═════ Texto de lectura

Eduardo CHILLIDA

Homenaje a la mar III
Materia, forma y espacio son los elementos esenciales de la obra de Eduardo Chillida (San Sebastián, 1924-ibídem, 2002), gran renovador de la escultura abstracta contemporánea. Chillida inició estudios de arquitectura, pero los abandonó pronto para dedicarse a la escultura. En 1948 se traslada a París, donde entabla amistad con Pablo Palazuelo y participa en sus primeras exposiciones. Muy pronto, el hierro aparece como un material fundamental en sus obras, como antes lo fuera para otros grandes escultores españoles, como Pablo Gargallo o Julio González, y le relaciona con los trabajos de David Smith.
La filosofía de Heidegger, el zen, la mística, la música o la arquitectura están presentes en una obra donde domina la contraposición de principios opuestos, como lleno y vacío, línea y masa, o luz y oscuridad. De forma recurrente, explora temas como el horizonte o el mar, y realiza homenajes a los artistas y pensadores a los que admiraba: San Juan de la Cruz, Omar Khayyam, Johann Sebastian o Juan Gris.

══════════
═════ Líneas de datos

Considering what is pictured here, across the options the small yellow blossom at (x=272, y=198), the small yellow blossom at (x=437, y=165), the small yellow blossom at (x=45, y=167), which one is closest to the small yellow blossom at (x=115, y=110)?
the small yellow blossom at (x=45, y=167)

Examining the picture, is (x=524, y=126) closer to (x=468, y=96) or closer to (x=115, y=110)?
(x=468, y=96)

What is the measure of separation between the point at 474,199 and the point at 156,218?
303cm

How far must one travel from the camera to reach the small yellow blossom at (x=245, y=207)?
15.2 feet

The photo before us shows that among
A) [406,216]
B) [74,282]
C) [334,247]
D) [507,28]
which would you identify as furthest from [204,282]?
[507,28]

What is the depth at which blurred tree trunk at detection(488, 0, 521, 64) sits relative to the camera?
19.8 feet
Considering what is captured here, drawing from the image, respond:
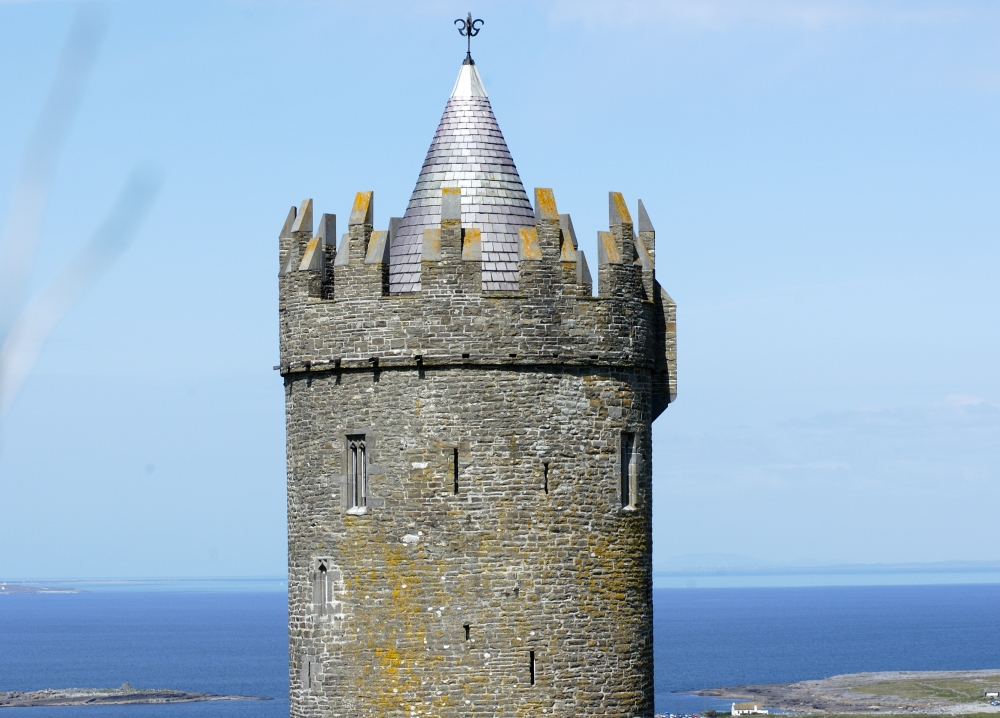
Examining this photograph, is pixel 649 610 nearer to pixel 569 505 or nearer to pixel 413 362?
pixel 569 505

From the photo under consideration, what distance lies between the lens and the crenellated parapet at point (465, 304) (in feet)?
63.4

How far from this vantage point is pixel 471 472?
19.3 metres

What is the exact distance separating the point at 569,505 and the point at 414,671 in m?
2.76
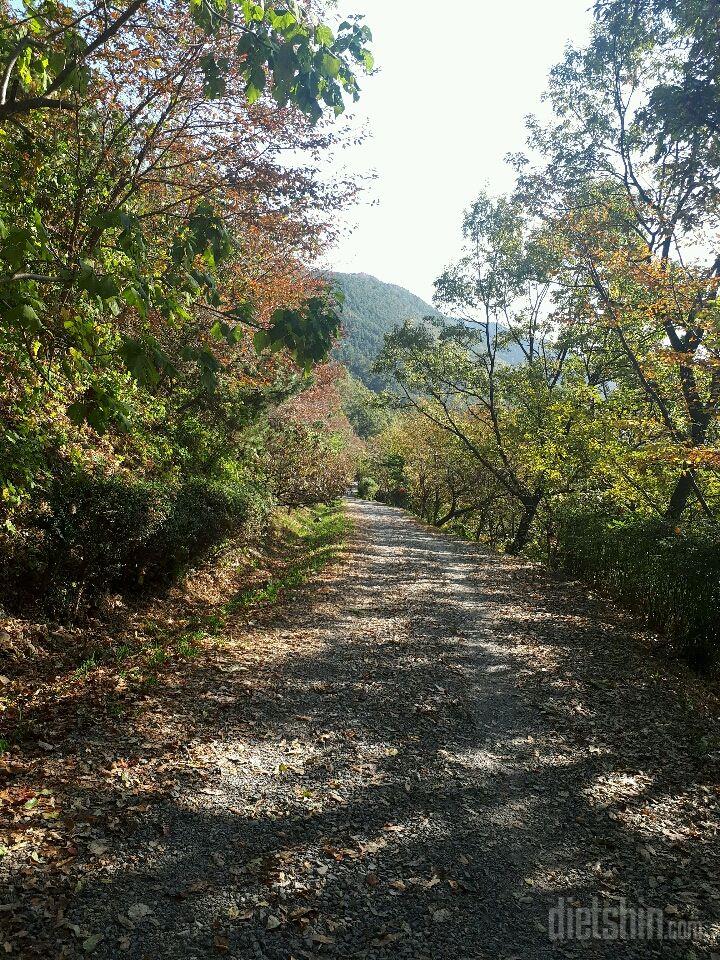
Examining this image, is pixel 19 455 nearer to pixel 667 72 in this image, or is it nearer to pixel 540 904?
pixel 540 904

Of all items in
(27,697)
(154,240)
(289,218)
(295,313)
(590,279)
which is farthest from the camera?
A: (590,279)

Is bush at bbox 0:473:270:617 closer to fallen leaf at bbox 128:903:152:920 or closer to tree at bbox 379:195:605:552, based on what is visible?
fallen leaf at bbox 128:903:152:920

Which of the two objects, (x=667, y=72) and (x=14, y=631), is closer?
(x=14, y=631)

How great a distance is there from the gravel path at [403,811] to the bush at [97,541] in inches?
74.9

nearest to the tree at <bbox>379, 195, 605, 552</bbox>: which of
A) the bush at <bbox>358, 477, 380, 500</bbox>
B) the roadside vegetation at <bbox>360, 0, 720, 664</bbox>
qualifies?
the roadside vegetation at <bbox>360, 0, 720, 664</bbox>

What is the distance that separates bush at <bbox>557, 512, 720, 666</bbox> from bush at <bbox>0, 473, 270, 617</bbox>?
7.54m

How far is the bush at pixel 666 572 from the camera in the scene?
23.8ft

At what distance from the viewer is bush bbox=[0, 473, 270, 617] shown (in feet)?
18.9

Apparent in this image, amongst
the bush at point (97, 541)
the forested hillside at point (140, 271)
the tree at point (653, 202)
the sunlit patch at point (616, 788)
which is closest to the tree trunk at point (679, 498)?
the tree at point (653, 202)

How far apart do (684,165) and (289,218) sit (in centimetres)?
795

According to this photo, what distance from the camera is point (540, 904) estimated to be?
132 inches

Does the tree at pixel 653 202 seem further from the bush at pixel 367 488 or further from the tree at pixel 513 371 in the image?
the bush at pixel 367 488

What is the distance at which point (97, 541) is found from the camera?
21.4 feet

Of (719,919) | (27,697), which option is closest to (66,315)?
(27,697)
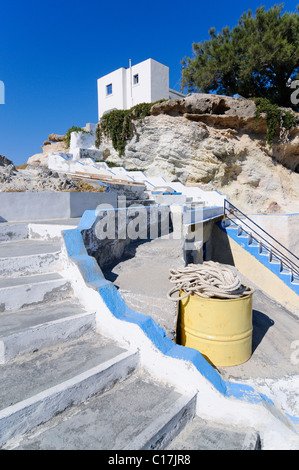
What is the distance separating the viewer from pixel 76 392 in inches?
68.5

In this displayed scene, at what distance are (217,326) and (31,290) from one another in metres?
2.01

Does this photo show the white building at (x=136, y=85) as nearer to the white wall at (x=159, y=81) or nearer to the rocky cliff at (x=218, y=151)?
the white wall at (x=159, y=81)

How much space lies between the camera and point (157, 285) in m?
3.46

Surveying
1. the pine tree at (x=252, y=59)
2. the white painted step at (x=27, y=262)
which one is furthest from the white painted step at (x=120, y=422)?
the pine tree at (x=252, y=59)

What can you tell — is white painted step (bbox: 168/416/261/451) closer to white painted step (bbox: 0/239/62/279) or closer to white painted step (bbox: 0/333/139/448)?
white painted step (bbox: 0/333/139/448)

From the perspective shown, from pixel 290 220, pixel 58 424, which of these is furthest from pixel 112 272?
pixel 290 220

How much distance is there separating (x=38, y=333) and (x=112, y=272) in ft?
5.85

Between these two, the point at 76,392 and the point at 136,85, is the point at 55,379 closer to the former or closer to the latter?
the point at 76,392

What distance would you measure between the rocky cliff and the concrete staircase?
567 inches

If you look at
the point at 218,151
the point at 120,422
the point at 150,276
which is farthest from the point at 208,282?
the point at 218,151

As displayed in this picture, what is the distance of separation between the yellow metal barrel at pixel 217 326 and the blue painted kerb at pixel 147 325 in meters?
0.88

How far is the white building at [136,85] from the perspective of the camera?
71.4ft

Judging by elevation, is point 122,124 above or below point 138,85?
below
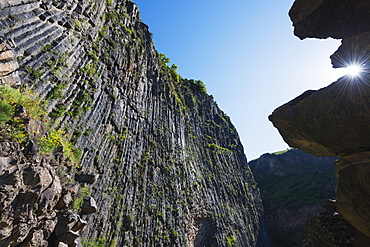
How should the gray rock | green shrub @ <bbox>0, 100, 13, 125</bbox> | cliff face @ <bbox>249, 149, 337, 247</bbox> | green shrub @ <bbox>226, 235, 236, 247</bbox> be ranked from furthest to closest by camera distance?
1. cliff face @ <bbox>249, 149, 337, 247</bbox>
2. green shrub @ <bbox>226, 235, 236, 247</bbox>
3. the gray rock
4. green shrub @ <bbox>0, 100, 13, 125</bbox>

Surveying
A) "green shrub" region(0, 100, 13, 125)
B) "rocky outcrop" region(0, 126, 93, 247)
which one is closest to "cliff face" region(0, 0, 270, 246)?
"green shrub" region(0, 100, 13, 125)

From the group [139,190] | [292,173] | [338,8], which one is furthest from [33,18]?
[292,173]

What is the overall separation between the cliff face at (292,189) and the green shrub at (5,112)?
109 ft

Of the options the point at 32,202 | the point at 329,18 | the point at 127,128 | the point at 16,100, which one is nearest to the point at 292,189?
the point at 127,128

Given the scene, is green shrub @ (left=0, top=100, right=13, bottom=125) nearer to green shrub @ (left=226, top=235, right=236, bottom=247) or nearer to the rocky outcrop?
the rocky outcrop

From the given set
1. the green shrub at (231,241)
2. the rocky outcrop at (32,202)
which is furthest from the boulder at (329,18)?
the green shrub at (231,241)

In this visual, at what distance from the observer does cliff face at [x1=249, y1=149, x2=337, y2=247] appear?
3027cm

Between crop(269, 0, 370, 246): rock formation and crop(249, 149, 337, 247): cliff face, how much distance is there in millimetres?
27507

══════════

→ **Ejercicios**:
**1)** Repite sin cambios el fragmento del texto sobre Chillida que va desde "La filosofía de" hasta "o Juan Gris.".
**2)** Di si cada afirmación concuerda con el texto sobre Chillida y justifica cada sí o no citando literalmente las palabras decisivas del texto. (a) Chillida terminó sus estudios de arquitectura antes de dedicarse a la escultura. (b) En París entabló amistad con Pablo Palazuelo. (c) El horizonte y el mar figuran entre los temas que explora de forma recurrente.
Los registros constituyen un material independiente del texto.

→ **Resultados**:
**1)**
La filosofía de Heidegger, el zen, la mística, la música o la arquitectura están presentes en una obra donde domina la contraposición de principios opuestos, como lleno y vacío, línea y masa, o luz y oscuridad. De forma recurrente, explora temas como el horizonte o el mar, y realiza homenajes a los artistas y pensadores a los que admiraba: San Juan de la Cruz, Omar Khayyam, Johann Sebastian o Juan Gris.

**2)**
(a) No: "inició estudios de arquitectura, pero los abandonó pronto para dedicarse a la escultura".
(b) Sí: "En 1948 se traslada a París, donde entabla amistad con Pablo Palazuelo".
(c) Sí: "De forma recurrente, explora temas como el horizonte o el mar".